Top of Data under study

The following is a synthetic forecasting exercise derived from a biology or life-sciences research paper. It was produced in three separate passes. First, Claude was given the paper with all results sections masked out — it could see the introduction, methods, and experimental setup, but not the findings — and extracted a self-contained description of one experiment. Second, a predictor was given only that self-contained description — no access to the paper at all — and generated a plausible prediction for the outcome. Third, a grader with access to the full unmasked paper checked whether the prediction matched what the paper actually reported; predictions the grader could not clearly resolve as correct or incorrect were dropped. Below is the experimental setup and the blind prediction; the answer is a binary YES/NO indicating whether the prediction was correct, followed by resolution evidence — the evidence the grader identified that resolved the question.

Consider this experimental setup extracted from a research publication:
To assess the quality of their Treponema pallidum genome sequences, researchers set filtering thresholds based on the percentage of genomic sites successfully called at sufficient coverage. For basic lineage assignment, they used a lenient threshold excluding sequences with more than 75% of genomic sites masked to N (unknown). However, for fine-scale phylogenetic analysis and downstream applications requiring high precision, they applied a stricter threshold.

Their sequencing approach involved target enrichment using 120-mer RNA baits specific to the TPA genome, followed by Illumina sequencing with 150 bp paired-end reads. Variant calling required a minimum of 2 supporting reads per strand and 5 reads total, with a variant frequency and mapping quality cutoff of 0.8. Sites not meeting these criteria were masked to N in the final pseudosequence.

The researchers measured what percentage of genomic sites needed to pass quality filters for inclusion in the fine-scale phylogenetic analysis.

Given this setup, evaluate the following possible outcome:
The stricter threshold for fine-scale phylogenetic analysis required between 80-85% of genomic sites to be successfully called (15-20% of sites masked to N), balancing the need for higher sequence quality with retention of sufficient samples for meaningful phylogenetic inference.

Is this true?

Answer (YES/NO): NO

Bottom of Data under study

Instructions for the task:
Print only what lies in the material above starting at the line with "To assess the" and ending at the line with "Given this setup, evaluate", every line exactly as given.

Your solution:
To assess the quality of their Treponema pallidum genome sequences, researchers set filtering thresholds based on the percentage of genomic sites successfully called at sufficient coverage. For basic lineage assignment, they used a lenient threshold excluding sequences with more than 75% of genomic sites masked to N (unknown). However, for fine-scale phylogenetic analysis and downstream applications requiring high precision, they applied a stricter threshold.

Their sequencing approach involved target enrichment using 120-mer RNA baits specific to the TPA genome, followed by Illumina sequencing with 150 bp paired-end reads. Variant calling required a minimum of 2 supporting reads per strand and 5 reads total, with a variant frequency and mapping quality cutoff of 0.8. Sites not meeting these criteria were masked to N in the final pseudosequence.

The researchers measured what percentage of genomic sites needed to pass quality filters for inclusion in the fine-scale phylogenetic analysis.

Given this setup, evaluate the following possible outcome:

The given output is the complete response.